I think that the proper fix might have been not to close the socket, but nevertheless this failure confused everyone -- the author of the patch thought it had to do with the SSL version, I was initially confused by the first half of the traceback (which turned out to be expected, this was in an assertRaises() call), and I spent half an hour in pdb to track down the real cause.
|
msg205233 - (view) |
Author: Guido van Rossum (gvanrossum) * |
Date: 2013-12-04 19:09 |
The more I think about this the more I believe unregister() should catch the OSError (but not the KeyError).
Every unregister() implementation starts by calling super().unregister(key), which has a side effect (it removes the key from the _fd_to_key dict).
I believe that once this side effect has happened the unregister() call should return with success even if the kqueue syscall fails with OSError.
A further refinement could be to skip the kqueue syscall *if* the registered object is in fact an object with a fileno() method and not a bare FD, and the object is closed -- we should be able to tell that by calling its fileno() method, which should return -1 or None if it is closed. (But this would be mostly an optimization -- and a safety guard in case the FD has been reused for a different object.)
I don't know how poll and epoll behave under these circumstances, but given that only the Kqueue-based asyncio test failed I think those don't raise when the FD has been closed.

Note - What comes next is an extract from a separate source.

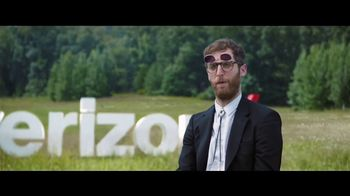 Verizon Unlimited TV Spot, 'Horse: Four Lines' Featuring Thomas Middleditch - Thumbnail 7
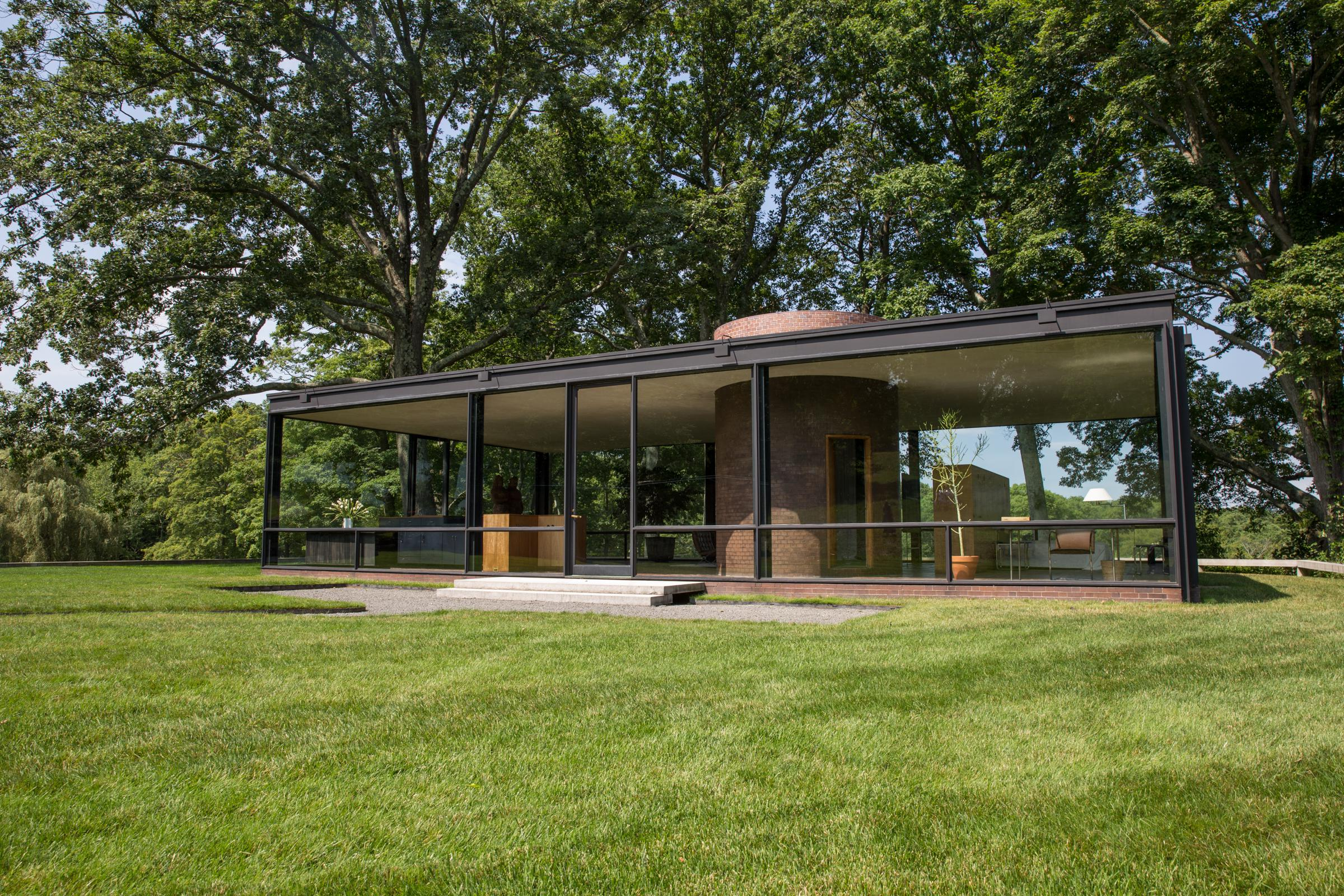 inside the glass house and philip johnson 39 s controversial life connecticut public radio. Black Bedroom Furniture Sets. Home Design Ideas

If you are not amenable to this fix I will have to catch the OSError in Tulip's remove_reader(), e.g. like this:
try:
if not mask:
self._selector.unregister(fd)
else:
self._selector.modify(fd, mask, (None, writer))
except OSError:
# unregister()/modify() may or may not raise this if
# the FD is closed -- it depends on what type of
# selector is used.
pass
(and repeated in remove_writer()).
|
msg205333 - (view) |
Author: Guido van Rossum (gvanrossum) * |
Date: 2013-12-05 23:14 |
Here's a tentative change to selectors.py that ignores the OSError in various unregister() methods (but not in register()).
|
msg205382 - (view) |
Author: Guido van Rossum (gvanrossum) * |
Date: 2013-12-06 16:01 |
Ping? Charle-François, what do you think of my patch to ignore OSError in unregister()?
|
msg205385 - (view) |
Author: Charles-François Natali (neologix) * |
Date: 2013-12-06 16:46 |
Sorry for the delay, I didn't have any free time this week.

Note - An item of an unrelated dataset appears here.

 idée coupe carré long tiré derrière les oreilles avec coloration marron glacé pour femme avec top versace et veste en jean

I'll review the patch shortly, but the idea sounds fine (I just need
to check if we can't be a little more specific for errnos upon
unregister).
|
msg205406 - (view) |
Author: Guido van Rossum (gvanrossum) * |
Date: 2013-12-06 21:40 |
Here's a new patch. Note that it includes a commented-out test that demonstrates the failure if the socket object itself is closed (rather than just its FD).
|
msg205408 - (view) |
Author: Guido van Rossum (gvanrossum) * |
Date: 2013-12-06 22:00 |
Here's a variant that documents the ValueError issue and omits the commented-out test.
|
msg205409 - (view) |
Author: Guido van Rossum (gvanrossum) * |
Date: 2013-12-06 22:15 |
Here's an attempt at fixing the ValueError.
I don't like the exhaustive search much, but the alternative is to maintain an inverse dict. What do you think?
|
msg205410 - (view) |
Author: Charles-François Natali (neologix) * |
Date: 2013-12-06 22:59 |
> Guido van Rossum added the comment:
>
> Here's an attempt at fixing the ValueError.
>
> I don't like the exhaustive search much, but the alternative is to maintain an inverse dict. What do you think?

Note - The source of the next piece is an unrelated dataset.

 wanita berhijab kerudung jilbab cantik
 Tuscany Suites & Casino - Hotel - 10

I was going to suggest such an exhaustive search.
I think it's the cleanest/simplest solution, and the performance
overhead is IMO completely unimportant since it's not supposed to
happen often, and if the key isn't found we're going to raise an
exception anyway.
So if we want to handle this case (and I think we should to be
consistent), that's the best way to go.
But I think that OSError should still be caught in
EpollSelector.unregister(): since if the FD is closed before,
epoll.unregister() will raise ENOENT/EBADF since the FD will have
automatically been removed (exactly as for kqueue according to the man
page).
|
msg205411 - (view) |
Author: Guido van Rossum (gvanrossum) * |
Date: 2013-12-06 23:18 |
OK, I'll make a new patch (maybe Monday). I want to be a little more careful with the exhaustive search, I think it should not be attempted if we see KeyError or AttributeError (those should not be dynamic).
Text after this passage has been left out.